_The task:_
Copy out the lines below word for word, from the one containing "At what distance" through the one containing "1.63 metres", with both of those included.

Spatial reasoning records
◆ ◆ ◆ ◆ ◆

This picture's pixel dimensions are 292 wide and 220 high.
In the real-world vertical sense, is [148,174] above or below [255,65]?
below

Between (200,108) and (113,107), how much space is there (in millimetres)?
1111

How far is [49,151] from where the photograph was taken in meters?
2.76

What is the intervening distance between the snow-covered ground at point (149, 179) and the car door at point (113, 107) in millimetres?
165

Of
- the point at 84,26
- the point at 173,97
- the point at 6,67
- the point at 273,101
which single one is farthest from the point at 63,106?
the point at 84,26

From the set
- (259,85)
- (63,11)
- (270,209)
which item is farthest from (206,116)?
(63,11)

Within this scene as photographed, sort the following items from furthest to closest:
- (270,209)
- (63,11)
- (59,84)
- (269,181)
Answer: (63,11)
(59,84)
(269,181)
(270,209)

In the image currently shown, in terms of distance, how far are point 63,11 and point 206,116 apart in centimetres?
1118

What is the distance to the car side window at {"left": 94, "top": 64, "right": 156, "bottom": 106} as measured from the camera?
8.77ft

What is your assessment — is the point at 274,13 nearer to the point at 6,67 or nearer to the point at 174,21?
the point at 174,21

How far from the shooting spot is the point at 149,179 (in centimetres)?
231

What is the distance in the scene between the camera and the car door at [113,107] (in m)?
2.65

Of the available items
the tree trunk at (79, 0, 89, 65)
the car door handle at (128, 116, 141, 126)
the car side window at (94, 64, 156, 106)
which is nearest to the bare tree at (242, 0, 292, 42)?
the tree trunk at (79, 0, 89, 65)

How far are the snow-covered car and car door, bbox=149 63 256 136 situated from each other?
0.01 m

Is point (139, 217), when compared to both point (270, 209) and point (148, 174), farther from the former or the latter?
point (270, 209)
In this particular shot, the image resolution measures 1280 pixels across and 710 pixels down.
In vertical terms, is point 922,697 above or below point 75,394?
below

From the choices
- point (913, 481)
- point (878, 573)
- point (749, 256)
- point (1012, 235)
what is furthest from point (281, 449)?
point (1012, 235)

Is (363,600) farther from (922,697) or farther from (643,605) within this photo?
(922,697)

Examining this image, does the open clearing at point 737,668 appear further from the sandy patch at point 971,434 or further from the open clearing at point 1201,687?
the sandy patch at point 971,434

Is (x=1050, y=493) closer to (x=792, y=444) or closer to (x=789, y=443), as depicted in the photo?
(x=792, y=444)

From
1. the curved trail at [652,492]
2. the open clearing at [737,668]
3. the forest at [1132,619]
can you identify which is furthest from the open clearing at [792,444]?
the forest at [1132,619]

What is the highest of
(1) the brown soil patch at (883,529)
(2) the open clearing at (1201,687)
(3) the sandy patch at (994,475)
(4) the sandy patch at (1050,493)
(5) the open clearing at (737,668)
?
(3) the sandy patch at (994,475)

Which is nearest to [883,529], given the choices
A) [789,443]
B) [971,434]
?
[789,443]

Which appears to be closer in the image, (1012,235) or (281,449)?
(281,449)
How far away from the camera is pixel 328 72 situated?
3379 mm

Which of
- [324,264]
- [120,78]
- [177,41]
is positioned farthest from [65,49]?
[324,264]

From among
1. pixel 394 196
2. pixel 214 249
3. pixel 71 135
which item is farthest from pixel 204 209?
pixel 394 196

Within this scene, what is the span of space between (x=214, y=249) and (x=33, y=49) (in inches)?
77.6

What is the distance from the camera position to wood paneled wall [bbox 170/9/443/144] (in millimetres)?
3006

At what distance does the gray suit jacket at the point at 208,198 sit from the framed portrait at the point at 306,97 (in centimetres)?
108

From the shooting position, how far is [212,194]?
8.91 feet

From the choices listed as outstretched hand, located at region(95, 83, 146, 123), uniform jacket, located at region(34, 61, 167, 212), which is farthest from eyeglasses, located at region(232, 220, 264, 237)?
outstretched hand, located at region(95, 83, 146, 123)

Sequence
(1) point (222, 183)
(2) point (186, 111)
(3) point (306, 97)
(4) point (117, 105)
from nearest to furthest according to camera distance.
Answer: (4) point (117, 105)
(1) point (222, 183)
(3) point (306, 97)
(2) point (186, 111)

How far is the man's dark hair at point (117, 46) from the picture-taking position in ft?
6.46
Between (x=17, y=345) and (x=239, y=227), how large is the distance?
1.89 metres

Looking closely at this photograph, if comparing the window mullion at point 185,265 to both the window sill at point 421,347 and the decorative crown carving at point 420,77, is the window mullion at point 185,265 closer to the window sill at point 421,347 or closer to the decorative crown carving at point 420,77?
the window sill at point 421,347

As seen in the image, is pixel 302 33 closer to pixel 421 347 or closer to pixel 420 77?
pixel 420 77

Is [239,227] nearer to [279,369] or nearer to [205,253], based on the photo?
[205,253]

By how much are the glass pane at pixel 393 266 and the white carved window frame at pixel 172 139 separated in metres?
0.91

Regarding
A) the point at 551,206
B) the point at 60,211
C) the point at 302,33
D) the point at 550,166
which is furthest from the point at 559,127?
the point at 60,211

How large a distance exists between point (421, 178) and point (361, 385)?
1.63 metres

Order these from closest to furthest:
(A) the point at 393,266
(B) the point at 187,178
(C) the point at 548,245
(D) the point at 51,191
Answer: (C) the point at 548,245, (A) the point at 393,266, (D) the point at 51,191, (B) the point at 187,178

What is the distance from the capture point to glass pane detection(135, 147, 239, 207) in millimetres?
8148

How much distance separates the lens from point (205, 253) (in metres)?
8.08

◆ ◆ ◆ ◆ ◆

_The solution:_
At what distance does the gray suit jacket at the point at 208,198 sit from the framed portrait at the point at 306,97 (in centimetres)?
108

From the shooting position, how far is [212,194]?
8.91 feet

From the choices listed as outstretched hand, located at region(95, 83, 146, 123), uniform jacket, located at region(34, 61, 167, 212), which is farthest from eyeglasses, located at region(232, 220, 264, 237)?
outstretched hand, located at region(95, 83, 146, 123)

Sequence
(1) point (222, 183)
(2) point (186, 111)
(3) point (306, 97)
(4) point (117, 105)
from nearest to furthest according to camera distance.
Answer: (4) point (117, 105)
(1) point (222, 183)
(3) point (306, 97)
(2) point (186, 111)

How far is the man's dark hair at point (117, 46) from the picture-taking position in ft?
6.46
Between (x=17, y=345) and (x=239, y=227), how large is the distance?
1.89 metres

Looking closely at this photograph, if comparing the window mullion at point 185,265 to both the window sill at point 421,347 and the decorative crown carving at point 420,77, is the window mullion at point 185,265 closer to the window sill at point 421,347 or closer to the decorative crown carving at point 420,77?
the window sill at point 421,347

As seen in the image, is pixel 302 33 closer to pixel 421 347 or closer to pixel 420 77?
pixel 420 77

Is [239,227] nearer to [279,369] or nearer to [205,253], based on the photo?
[205,253]

By how much are the glass pane at pixel 393 266 and the white carved window frame at pixel 172 139 separated in metres?
0.91

Regarding
A) the point at 551,206
B) the point at 60,211
C) the point at 302,33
D) the point at 550,166
which is furthest from the point at 559,127?
the point at 60,211

How large a distance exists between point (421, 178) and point (361, 385)?
1.63 metres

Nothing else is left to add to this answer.